Notez que le dernier nom, OK Fred, ferait un super nom de cheval – comme bien d’autres, d’ailleurs.

(Tréport à l’écluse de Cuinchy.)

(Colporteur entre Annoeulin et, en face, Don.)

(Trépidant et Surprenant à Estevelles – leurs voisins sont Remuant et Chahuteur.)

(Denver à Bauvin – la photo est ratée mais je l’ai sélectionnée pour le plaisir de la légender.)

(Country entre Carvin et, en face, Harnes ; la photo est ratée mais j’aime ce nom et sa graphie – je ne suis pas en train de m’excuser, ok ? J’explique, c’est tout, rien ne dissone.)

(Marlin à Douvrin, un matin d’été très tôt.)

(Péniches à Beuvry, un matin d’été encore plus tôt tôt tôt)

Je ne poste pas mes 211 photos de péniches (à ce jour) mais seulement 11. C’est plus raisonnable et néanmoins très frustrant.

Taxon solo vs Match ultime

Parfois, je me sens comme le dernier spécimen d’une espèce en voie d’extinction qu’aucune loi ne protègerait parce que l’espèce n’aurait jamais été répertoriée. J’ai mon cri, comme toutes les espèces en ont un et il arrive que des organismes possédant certains caractères taxinomiques proches des miens pensent me comprendre alors je frétille et ils frétillent de sorte que nous frétillons de conserve mais, quand ils me répondent, il apparaît qu’un mot de ma langue leur évoquait un mot de la leur désignant une notion ou un objet qui dans la mienne n’existent pas. D’où l’émerveillement inépuisable que suscite chez moi la proximité en apparence complice d’individus issus d’espèces différentes – celle d’une foulque avec un canard, par exemple ou, plus étonnante encore et que j’ai cependant maintes fois observée (mais hélas jamais photographiée), celle d’une poule d’eau avec un lapin.
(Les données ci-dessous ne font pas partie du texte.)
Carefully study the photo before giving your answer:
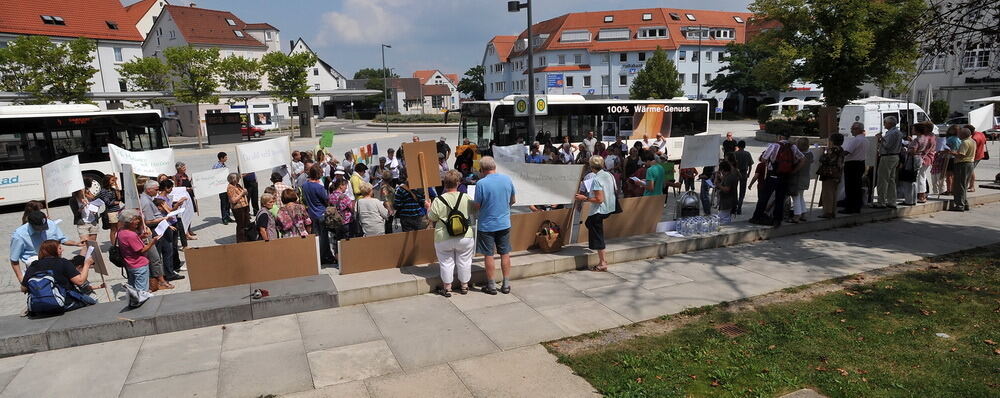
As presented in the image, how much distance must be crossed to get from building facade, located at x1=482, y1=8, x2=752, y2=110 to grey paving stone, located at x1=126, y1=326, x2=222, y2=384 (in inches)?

Parfois, je fais taxon toute seule, à mon corps défendant. Je regarde autour de moi, anxieuse, et je me demande, Où sont les autres ? Puis un jour tous les taxons seront éteints, comme le mien. Et alors, au point où on en sera, quelle différence au fond ç’aura pu faire que le mien soit solo ou pas ? Franchement. En attendant, où sont les autres ?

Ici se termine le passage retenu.